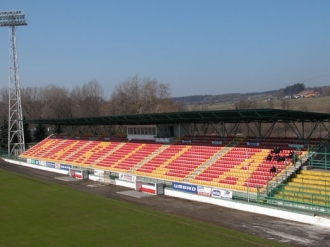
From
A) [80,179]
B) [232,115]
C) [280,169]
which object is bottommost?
[80,179]

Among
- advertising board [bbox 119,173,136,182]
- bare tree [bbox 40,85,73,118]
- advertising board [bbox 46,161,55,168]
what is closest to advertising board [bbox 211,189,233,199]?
advertising board [bbox 119,173,136,182]

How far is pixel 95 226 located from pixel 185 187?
10.0 metres

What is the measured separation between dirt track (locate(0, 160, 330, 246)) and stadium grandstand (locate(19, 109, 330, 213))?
1.76 meters

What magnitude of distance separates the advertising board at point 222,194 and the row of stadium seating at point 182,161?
988mm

Written request » Skipping the pictures, transcribe each line above exactly as it appears.

Solution to this problem »
From
A) [80,179]
B) [232,115]
C) [280,169]
which object is bottommost?
[80,179]

Among
- advertising board [bbox 119,173,136,182]
- bare tree [bbox 40,85,73,118]
- advertising board [bbox 46,161,55,168]
what is closest to advertising board [bbox 211,189,233,199]?
advertising board [bbox 119,173,136,182]

How far is pixel 95 226 located from pixel 185 187?
10.0 metres

What is the measured separation between dirt track (locate(0, 160, 330, 246)) and stadium grandstand (locate(19, 109, 330, 213))?
1.76 meters

What magnitude of distance separates the advertising board at point 222,194 and the row of stadium seating at point 182,161?
988mm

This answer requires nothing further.